周圍的皇宮中人,聽二師兄等人這麼一說,不由都嘿嘿哈哈的要笑要不笑,想起明天要舉行的什麼傲蒼寒和子雨的成親典禮,現在又冒出一正牌的老公,這關係複雜了,也讓人尷尬了。
不過,這到是把從階級敵人的定位,直接在眾人心目中轉換成情仇愛恨,只有當事人才好解決的東西,當下,無不都嘻嘻哈哈的站一旁看熱鬧起來。
二師兄和老四對視了一眼,也不知道自己為什麼當時就那麼說了,小師妹雖然要顧忌,但是這妖精需要什麼顧忌,他們這話明顯有隱瞞的趨勢,這妖精是人人可以得而誅之的東西,那需要定位成情仇愛恨。
兩人對視一眼後,都從對方眼中看出了莫名其妙,和一絲很複雜的考慮,及偏袒,也不知道為什麼就那麼說了,把一件可以當做全人界共敵的事情,轉化成自傢俬事,也不知道他們兩是怎麼想的,對視一眼的二師兄和老四,齊齊搖搖頭,他們也不知道他們怎麼了,估計是腦子抽了。
「小師妹的老公,加油啊,打倒大師兄。」嘻嘻哈哈的看熱鬧中,聽閾一聲高昂的加油聲,讓二師兄等人瞬間僵硬,有沒有搞錯,居然給妖精加油,這聽閾腦子沒問題。
「你幹什麼?」老四呵斥,雖然他們做到兩不相幫,但要幫妖精欺負自己的大師兄,這實在是有點說不過去吧。

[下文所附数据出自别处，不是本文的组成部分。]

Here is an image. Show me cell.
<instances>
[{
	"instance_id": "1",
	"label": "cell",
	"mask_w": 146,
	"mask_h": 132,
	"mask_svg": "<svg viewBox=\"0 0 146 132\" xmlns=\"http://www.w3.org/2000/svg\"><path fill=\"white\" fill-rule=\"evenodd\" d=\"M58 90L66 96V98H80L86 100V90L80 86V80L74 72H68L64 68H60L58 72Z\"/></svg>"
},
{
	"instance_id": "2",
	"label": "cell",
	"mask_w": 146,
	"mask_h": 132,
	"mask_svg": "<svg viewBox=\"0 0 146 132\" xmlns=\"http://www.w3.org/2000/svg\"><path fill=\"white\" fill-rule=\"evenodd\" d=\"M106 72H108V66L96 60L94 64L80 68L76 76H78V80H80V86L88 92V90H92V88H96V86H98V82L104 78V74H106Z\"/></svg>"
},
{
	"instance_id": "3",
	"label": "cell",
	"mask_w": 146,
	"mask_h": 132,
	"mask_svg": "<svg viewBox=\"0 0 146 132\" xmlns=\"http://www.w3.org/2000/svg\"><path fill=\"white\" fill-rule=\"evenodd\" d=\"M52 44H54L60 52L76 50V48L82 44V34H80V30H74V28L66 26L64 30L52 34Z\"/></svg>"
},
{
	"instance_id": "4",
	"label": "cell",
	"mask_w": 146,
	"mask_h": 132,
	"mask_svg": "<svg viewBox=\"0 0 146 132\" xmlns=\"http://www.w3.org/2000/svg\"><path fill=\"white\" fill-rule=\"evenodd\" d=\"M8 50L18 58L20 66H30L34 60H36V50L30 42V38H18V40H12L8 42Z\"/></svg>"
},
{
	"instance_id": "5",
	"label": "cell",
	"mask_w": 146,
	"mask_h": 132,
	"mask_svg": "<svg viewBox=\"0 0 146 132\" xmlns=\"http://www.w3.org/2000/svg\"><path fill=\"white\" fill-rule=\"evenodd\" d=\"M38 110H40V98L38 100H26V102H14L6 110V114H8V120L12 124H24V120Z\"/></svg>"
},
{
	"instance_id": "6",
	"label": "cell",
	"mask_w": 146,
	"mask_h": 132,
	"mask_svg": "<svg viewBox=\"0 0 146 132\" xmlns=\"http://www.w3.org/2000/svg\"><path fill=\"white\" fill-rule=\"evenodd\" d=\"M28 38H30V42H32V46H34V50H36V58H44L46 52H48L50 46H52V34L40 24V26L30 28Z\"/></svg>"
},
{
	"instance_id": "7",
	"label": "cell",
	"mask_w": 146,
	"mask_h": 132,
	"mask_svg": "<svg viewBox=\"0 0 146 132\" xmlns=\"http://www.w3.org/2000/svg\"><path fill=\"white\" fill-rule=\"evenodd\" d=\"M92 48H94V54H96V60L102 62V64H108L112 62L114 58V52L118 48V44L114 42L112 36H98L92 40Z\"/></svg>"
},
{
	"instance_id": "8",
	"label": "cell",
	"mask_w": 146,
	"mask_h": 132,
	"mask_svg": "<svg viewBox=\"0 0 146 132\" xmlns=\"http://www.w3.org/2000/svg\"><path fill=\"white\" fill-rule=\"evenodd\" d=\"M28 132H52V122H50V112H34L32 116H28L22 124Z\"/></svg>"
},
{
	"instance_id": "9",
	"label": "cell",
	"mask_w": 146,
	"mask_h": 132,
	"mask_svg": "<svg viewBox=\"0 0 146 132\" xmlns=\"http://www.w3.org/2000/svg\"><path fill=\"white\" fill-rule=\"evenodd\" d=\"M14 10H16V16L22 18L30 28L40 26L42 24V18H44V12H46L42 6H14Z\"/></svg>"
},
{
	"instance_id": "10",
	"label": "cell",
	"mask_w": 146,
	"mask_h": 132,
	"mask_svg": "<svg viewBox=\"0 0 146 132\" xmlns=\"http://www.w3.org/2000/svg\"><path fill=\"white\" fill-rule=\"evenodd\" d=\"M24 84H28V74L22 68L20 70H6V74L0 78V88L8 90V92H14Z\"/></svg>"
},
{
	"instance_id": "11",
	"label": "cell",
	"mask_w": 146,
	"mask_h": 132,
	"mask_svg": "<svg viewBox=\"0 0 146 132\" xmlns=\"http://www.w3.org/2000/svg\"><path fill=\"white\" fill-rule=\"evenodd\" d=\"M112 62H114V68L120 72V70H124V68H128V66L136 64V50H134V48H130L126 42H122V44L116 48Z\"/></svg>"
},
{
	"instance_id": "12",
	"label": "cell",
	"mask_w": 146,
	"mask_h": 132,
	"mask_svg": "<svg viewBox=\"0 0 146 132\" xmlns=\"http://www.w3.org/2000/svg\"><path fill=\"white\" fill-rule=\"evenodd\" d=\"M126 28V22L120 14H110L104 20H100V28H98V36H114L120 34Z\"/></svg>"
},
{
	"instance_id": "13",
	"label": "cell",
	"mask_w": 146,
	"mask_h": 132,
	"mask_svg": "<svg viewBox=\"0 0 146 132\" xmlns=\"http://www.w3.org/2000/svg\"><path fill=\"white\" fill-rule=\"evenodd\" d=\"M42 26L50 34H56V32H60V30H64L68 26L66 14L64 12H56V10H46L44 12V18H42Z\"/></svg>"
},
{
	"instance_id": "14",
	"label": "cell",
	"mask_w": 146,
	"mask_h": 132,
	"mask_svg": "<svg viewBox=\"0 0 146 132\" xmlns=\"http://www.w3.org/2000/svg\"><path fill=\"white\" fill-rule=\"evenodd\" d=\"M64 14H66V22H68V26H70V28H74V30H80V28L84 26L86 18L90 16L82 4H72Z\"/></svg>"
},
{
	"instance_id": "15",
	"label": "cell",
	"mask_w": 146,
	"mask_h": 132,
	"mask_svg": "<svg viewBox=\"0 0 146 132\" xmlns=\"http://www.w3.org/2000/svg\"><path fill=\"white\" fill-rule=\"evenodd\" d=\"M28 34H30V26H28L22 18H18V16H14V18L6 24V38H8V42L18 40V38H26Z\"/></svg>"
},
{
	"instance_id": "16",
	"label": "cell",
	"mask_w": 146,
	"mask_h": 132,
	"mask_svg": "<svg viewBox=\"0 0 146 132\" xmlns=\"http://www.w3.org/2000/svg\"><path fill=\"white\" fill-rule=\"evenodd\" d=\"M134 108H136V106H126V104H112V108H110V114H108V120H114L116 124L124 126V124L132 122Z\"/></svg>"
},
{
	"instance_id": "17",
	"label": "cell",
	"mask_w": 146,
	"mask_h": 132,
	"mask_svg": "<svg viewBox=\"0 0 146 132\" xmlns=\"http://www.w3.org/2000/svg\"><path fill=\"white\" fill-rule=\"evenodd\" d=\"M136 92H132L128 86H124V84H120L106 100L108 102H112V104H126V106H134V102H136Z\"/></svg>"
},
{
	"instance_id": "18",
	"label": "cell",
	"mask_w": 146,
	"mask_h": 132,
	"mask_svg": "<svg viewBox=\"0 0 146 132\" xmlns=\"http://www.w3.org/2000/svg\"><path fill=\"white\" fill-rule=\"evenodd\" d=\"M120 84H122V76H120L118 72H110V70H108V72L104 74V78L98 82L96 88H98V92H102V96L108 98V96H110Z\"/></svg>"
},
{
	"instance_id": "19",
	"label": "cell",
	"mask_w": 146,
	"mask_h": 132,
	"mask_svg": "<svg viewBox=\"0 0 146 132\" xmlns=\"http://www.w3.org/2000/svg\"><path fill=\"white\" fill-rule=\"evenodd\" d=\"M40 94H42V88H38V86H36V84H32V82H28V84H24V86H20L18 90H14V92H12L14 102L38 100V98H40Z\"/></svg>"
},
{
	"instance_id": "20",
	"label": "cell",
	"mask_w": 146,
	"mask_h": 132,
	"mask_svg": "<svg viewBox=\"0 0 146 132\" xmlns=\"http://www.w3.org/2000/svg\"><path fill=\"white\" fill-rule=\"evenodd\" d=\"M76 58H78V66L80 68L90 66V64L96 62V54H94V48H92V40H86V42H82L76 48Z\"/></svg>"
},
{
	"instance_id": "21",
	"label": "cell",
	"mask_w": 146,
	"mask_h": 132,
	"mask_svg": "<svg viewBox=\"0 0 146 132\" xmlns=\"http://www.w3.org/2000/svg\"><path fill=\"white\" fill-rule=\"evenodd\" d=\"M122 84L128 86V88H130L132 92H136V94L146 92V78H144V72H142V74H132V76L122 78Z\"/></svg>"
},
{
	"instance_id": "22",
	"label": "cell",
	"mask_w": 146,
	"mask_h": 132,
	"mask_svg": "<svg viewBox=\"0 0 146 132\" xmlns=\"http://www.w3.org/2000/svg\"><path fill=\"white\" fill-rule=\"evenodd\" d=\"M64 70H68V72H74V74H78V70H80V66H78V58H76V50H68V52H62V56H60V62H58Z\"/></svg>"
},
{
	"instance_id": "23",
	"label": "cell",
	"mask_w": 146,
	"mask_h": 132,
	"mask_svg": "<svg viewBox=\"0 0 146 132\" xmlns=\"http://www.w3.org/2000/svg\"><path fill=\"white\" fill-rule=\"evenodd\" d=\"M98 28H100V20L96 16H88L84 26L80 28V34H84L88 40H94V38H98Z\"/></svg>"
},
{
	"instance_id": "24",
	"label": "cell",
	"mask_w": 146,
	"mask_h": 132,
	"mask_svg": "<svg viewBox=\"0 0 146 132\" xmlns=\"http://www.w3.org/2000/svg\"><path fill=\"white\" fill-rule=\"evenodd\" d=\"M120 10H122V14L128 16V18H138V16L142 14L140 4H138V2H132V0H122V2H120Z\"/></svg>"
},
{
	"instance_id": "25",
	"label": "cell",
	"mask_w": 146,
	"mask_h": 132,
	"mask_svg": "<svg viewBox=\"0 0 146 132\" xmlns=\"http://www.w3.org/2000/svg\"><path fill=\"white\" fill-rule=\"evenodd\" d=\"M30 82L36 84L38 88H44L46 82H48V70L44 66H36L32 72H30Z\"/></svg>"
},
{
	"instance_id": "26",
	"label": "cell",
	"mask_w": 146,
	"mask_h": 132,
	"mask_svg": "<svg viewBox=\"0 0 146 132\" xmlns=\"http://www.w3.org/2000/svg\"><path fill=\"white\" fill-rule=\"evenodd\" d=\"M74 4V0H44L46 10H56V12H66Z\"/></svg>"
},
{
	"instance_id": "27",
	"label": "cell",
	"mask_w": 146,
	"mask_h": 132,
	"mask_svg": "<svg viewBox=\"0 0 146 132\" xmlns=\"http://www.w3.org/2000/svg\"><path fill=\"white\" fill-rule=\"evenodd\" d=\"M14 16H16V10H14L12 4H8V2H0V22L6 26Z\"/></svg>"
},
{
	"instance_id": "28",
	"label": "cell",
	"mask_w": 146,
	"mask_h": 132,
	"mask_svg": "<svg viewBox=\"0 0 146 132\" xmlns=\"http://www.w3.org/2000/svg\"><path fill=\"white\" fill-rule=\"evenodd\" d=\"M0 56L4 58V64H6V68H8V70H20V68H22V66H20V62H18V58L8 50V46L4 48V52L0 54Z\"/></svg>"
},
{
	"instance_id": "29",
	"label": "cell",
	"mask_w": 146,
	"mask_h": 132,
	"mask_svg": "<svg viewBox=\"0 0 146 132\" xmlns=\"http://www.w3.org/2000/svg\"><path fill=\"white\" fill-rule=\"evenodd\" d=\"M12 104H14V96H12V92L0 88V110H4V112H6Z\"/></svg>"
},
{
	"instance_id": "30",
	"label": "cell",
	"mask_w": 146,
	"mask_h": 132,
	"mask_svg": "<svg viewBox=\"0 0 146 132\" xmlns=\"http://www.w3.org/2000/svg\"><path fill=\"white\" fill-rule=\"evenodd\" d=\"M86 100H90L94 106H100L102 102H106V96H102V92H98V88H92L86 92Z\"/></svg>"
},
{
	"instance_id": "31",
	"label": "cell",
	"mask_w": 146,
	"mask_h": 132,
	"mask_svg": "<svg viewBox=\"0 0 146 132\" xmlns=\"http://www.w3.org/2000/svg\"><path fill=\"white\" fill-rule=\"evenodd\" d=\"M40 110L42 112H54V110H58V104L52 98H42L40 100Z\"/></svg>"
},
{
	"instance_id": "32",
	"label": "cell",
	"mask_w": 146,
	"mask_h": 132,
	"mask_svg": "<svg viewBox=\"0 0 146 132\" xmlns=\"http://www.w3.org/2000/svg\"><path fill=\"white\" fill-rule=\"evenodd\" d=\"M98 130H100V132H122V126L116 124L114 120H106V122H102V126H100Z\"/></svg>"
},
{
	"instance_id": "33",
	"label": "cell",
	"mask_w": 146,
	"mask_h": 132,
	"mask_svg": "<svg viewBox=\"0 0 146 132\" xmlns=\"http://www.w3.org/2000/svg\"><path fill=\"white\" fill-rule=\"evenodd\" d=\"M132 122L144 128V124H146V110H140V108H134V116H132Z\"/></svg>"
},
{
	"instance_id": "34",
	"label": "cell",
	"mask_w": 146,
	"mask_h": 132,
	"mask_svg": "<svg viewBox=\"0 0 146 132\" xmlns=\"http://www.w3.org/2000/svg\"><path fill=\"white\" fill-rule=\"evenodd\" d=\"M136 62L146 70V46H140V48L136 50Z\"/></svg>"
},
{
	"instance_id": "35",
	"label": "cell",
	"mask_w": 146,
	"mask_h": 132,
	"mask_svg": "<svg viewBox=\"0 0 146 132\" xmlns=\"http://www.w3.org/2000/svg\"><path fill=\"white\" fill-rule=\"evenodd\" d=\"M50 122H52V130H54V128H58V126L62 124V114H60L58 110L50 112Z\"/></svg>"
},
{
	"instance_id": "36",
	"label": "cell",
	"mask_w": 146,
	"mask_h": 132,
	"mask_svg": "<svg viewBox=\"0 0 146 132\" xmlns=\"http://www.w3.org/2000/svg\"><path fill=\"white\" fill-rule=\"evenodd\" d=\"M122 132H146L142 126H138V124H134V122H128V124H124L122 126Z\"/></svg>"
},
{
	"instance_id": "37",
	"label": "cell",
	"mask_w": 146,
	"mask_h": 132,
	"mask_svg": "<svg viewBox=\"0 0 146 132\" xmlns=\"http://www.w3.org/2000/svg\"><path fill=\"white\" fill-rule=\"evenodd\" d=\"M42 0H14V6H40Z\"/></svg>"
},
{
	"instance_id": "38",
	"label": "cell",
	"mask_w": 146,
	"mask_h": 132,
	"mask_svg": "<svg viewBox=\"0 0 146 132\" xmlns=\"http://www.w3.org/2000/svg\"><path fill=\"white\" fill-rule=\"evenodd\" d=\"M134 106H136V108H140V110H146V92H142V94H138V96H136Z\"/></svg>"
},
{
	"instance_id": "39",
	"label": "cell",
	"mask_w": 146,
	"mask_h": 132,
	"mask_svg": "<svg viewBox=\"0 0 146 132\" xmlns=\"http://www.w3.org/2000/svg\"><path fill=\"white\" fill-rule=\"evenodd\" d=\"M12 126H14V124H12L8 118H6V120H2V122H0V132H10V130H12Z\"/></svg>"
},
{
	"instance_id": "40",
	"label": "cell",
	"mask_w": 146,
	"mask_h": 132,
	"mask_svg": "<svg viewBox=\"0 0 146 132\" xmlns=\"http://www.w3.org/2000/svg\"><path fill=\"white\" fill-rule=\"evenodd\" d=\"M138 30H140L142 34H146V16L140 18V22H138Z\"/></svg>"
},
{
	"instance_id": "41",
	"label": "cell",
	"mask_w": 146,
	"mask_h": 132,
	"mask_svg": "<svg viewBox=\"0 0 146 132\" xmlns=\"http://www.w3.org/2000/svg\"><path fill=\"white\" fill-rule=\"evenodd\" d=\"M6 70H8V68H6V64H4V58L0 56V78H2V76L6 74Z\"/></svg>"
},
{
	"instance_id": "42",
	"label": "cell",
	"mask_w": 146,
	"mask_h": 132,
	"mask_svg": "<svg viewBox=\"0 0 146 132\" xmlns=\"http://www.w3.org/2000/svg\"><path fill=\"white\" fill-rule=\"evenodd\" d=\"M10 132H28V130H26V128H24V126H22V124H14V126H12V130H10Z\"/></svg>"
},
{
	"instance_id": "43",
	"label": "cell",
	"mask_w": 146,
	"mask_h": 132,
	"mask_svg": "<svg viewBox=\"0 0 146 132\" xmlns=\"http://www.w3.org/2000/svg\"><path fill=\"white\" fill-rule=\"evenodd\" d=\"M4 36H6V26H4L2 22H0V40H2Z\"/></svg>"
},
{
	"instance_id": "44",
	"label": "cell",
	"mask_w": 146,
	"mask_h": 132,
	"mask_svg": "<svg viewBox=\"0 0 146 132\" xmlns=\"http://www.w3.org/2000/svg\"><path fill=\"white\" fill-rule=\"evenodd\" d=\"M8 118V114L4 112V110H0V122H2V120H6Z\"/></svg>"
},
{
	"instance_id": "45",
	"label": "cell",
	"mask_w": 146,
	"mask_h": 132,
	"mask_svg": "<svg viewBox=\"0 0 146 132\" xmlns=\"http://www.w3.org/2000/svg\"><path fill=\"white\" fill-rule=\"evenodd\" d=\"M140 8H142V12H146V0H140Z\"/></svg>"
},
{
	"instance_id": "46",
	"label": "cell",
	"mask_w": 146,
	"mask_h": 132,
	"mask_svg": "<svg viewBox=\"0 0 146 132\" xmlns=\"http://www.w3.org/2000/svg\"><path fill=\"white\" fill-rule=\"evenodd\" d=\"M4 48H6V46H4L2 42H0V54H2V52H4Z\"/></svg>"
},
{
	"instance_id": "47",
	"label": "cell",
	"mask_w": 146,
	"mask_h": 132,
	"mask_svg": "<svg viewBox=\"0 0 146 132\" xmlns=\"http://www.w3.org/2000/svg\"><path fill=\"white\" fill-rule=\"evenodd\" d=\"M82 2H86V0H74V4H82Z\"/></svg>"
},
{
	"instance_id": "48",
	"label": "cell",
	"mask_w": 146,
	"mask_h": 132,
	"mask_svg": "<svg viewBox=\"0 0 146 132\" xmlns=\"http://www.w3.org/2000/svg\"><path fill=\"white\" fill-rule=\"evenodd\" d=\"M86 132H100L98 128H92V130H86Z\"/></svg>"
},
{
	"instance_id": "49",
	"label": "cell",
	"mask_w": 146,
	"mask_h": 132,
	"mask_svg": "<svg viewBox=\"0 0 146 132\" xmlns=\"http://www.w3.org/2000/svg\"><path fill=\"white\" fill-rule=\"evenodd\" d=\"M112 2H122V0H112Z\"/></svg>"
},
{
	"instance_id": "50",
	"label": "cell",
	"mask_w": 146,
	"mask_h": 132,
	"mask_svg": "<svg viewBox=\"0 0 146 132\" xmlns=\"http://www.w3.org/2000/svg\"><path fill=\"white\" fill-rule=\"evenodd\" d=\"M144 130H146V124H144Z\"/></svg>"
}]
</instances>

聽閾很正色的道:「這情況不表明瞭麼,大師兄搶別個的老婆,這樣是不好的,我們要支援正義。」說罷低下聲音小聲的道:「而且,平日裡大師兄那麼囂張,現在有個人可以教訓他,這情況可難見,我的冤屈就要靠那個人來伸張了,上天終於聽見我的呼喚了,我被欺壓了這麼多年,終於有人來欺壓他了。」
話音還沒落地,聽閾就轉過頭去,滿臉興奮的一握拳頭,高吼道:「加油,加油,小師妹的老公,加油。」瞬間讓旁邊都知道真相的幾師兄弟,齊齊黑線,怒視聽閾。
而此時,一旁的七師姐也點點頭道:「既然是小師妹的正牌老公來了,我也能夠想像肯定是大師兄強難,雖然我們很希望大師兄能夠和小師妹在一起,不過這不能強人所難,感情的事情要遵從雙方的意願,所以,我覺得我們這樣幫理不幫親,是相當友好的事情。」
說罷一拍手高聲朝子雨叫道:「小師妹,七師姐支援你。」成功讓二師兄等人氣的吐血,還只能自己嚥下去。
戰場中的子雨雖然專心在烈火身上,不過這樣高標準的加油聲,她想不聽見也不可能,一聽之下,頓時覺得心中好溫暖,居然七師姐和聽閾這個十二師兄,這個時候還支援她,交淺言深,這般的支援卻讓她整個心花怒放起來。
在看對面的傲蒼寒,嘴角的血絲並不明顯,氣勢也並不弱,不過顯然有點吃力,子雨在萬分得意自己的大狗這麼強了的同時,也從來都沒想過要把傲蒼寒怎麼怎麼樣。